> _Requests_
#1 Using the Kenmare Resources announcement, decide whether each statement agrees with it: (a) the announcement describes itself as a prospectus; (b) the Prospectus was published on 1 July 2016; (c) the Open Offer is made to the public in Ireland and the United Kingdom. Answer yes or no for each and quote the words of the announcement that decide it.
#2 According to the Kenmare Resources announcement, on which segment of the Official List of the Irish Stock Exchange are the New Ordinary Shares to be listed?

> _Excerpted text_
Kenmare Resources Kenmare Resources : Confirmation Of Lender Shares And Total Voting Rights

25/07/2016 5:30pm

UK Regulatory


 
TIDMKMR 
 
 
   NOT FOR RELEASE, PUBLICATION OR DISTRIBUTION, DIRECTLY OR INDIRECTLY, IN 
OR INTO, THE UNITED STATES OF AMERICA, CANADA, JAPAN, AUSTRALIA, SOUTH 
AFRICA, HONG KONG OR SWITZERLAND OR ANY JURISDICTION WHERE TO DO SO 
MIGHT CONSTITUTE A VIOLATION OF APPLICABLE LAW OR REGULATION. 
 
   This announcement is not an offer of securities for sale, or an offer to 
buy or subscribe for, directly or indirectly, securities to any person 
in the United States, Canada, Japan, Australia, South Africa, Hong Kong 
or Switzerland or any other jurisdiction in which such offer or 
solicitation is unlawful. This announcement is an advertisement and not 
a prospectus (or prospectus equivalent document). Investors should not 
purchase or subscribe for any transferable securities referred to in 
this announcement except on the basis of information contained in the 
prospectus (the "Prospectus") published on 1 July 2016 by Kenmare 
Resources plc ("Kenmare" or the "Company and, together with its 
subsidiaries, the "Group") in connection with the admission of the new 
ordinary shares in the Company ("New Ordinary Shares") to be issued 
under the Capital Restructuring to listing on the secondary listing 
segment of the Official List of the Irish Stock Exchange and the premium 
listing segment of the Official List of the Financial Conduct Authority 
("FCA") and to trading on the respective main market for listed 
securities of the Irish Stock Exchange and the London Stock Exchange 
(the "Admission") and in connection with the making of the Open Offer to 
the public in Ireland and the United Kingdom.

> _Source material_

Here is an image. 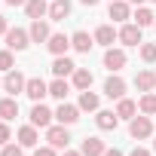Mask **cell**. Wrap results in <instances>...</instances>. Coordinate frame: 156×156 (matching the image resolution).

> _Results of the exercise_
#1
(a) No: "This announcement is an advertisement and not a prospectus (or prospectus equivalent document)."
(b) Yes: "published on 1 July 2016 by Kenmare Resources plc"
(c) Yes: "the making of the Open Offer to the public in Ireland and the United Kingdom"

#2 The secondary listing segment.